_阅读节选_

此函数的第一部分是可选的,但仍然很有帮助

MidiFile file = new MidiFile(filen);
Console.WriteLine("Here are some possible tracks for you to choose from:");
for (int i = 0; i < file.Tracks; i++)
{
    string instrument = "";
    var events = file.Events.GetTrackEvents(i);
    foreach (var x in events)
    {
        if (x is PatchChangeEvent)
        {
            instrument = (x as PatchChangeEvent).ToString().Split(':')[1].Replace(" " + x.Channel + " ", "");
            break;
        }
    }
    if (!string.IsNullOrWhiteSpace(instrument)) Console.WriteLine(i + ": " + instrument);
}

此代码打开文件并获取 MIDI 文件中的音轨。Anvil Studio 格式化的 MIDI 文件中的每个音轨都有多个音轨,其中音轨零描述了每分钟节拍数(BPM)等信息,以及其他有助于我们精确确定音符发生时间的信息。所有其他音轨都包含一个 PatchChangeEvent(音色变化事件)。这告诉 MIDI 文件使用哪种类型的声音,例如小号、钢琴、小提琴等。我们检查每个音轨的唯一 PatchChangeEvent。PatchChangeEvent.ToString() 的格式为“{时间} PatchChange Ch: {通道号} {音色名称}”,因此获取冒号后面的所有内容并移除通道号即可获得乐器名称。音轨 0 在使用 Anvil 格式化时不会有 PatchChangeEvents,因为它没有要播放的音符。这意味着如果乐器为空,我们可以将该音轨排除在显示给用户的列表中。

现在,让我们看看一些时间信息

var trackevents = file.Events.GetTrackEvents(trackN);
//this is the track 0 will have tempo information
var tempoGetter = file.Events.GetTrackEvents(0);
List<MidiNote> notes = new List<MidiNote>();
int tempo = 0;
foreach (var e in tempoGetter)
{
    //get the tempo and drop out of that track
    if (e is TempoEvent)
    {
        //tempo in milliseconds
        tempo = (e as TempoEvent).MicrosecondsPerQuarterNote / 1000;
        break;
    }
}

我们首先获取用户指定的音轨 0 和旋律音轨的信息。音轨 0 包含我们需要的所有信息。我们遍历音轨 0 中的每个事件。如果它是 tempo 事件(速度事件),我们就获取每四分音符的毫秒数。由于只有一个 tempo 事件,循环随后就会中断以节省时间。

在开始处理所有信息之前,我们必须读取每个音符

for (int i = 0; i < trackevents.Count; i++)
{
    //for every note
    MidiEvent e = trackevents[i];
    //if it's a note turning ON
    if (e is NoteOnEvent)
    {
        //the note on event, contains the time, volume, and the length of note
        var On = e as NoteOnEvent;
        //the note event, contains the midi note number (pitch)

_数据清单_
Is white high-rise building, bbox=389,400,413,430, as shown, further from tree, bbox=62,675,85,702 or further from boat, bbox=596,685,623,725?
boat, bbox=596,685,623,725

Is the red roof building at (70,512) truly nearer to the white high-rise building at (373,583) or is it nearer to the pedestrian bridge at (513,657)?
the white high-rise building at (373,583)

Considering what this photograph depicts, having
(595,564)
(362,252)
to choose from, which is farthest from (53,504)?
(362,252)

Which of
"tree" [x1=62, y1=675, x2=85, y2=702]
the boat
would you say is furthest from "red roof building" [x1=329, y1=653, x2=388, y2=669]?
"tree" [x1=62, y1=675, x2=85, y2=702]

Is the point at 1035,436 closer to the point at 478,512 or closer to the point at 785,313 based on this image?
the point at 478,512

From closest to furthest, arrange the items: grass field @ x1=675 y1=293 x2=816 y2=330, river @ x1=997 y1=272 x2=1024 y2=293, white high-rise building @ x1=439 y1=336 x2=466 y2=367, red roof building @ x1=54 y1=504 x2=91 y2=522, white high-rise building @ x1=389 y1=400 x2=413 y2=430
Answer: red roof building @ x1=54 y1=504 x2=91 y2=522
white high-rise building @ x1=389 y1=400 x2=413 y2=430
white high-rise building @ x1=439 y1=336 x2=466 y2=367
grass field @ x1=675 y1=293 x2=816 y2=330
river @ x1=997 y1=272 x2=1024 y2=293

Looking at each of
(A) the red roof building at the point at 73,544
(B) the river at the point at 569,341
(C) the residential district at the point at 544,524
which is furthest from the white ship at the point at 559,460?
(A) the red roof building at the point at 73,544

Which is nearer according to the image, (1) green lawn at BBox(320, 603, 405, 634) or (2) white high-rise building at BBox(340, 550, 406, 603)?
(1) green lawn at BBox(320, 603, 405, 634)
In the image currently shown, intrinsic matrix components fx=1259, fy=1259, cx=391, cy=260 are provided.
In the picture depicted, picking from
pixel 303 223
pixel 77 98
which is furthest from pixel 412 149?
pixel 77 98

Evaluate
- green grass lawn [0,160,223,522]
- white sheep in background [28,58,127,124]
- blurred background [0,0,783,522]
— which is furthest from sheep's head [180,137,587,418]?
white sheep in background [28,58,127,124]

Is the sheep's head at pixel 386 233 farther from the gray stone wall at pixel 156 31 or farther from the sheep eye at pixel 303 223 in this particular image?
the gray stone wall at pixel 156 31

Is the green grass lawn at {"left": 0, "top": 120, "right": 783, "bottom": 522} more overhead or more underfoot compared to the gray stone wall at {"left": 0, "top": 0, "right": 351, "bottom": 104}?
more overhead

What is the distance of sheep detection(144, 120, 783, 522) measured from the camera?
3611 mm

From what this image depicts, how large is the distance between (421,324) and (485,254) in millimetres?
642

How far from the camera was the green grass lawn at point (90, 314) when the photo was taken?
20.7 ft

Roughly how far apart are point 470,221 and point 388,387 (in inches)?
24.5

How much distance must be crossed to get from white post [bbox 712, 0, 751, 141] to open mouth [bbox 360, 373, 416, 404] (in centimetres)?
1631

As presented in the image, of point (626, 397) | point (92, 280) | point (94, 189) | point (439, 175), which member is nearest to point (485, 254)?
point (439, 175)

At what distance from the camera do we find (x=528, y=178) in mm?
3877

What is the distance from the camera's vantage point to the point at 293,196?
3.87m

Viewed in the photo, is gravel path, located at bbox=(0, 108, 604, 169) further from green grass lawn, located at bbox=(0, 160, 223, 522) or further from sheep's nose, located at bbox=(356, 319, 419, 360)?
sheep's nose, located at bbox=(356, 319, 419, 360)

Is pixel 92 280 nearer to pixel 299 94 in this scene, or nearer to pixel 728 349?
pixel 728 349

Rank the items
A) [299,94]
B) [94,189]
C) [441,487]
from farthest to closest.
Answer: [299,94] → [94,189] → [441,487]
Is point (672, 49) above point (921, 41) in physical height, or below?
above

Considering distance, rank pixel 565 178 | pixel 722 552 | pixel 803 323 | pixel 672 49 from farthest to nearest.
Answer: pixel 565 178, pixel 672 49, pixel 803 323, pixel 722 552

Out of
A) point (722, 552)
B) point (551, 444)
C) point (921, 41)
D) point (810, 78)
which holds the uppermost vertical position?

_任务_
A - 根据这段关于 MIDI 音轨的阅读节选,为什么音轨 0 在使用 Anvil 格式化时不会有 PatchChangeEvents?
B - 将阅读节选中的“这告诉 MIDI 文件使用哪种类型的声音,例如小号、钢琴、小提琴等。”这句话译成英语。
C - 请原样摘录阅读节选中的一段:从包含“for (int i = 0; i < trackevents.Count;”的地方开始,到“(e is NoteOnEvent)”为止。

_答案汇总_
A - 因为音轨 0 没有要播放的音符。

B - This tells the MIDI file what type of sound to use, such as trumpet, piano, violin, and so on.

C -
for (int i = 0; i < trackevents.Count; i++)
{
    //for every note
    MidiEvent e = trackevents[i];
    //if it's a note turning ON
    if (e is NoteOnEvent)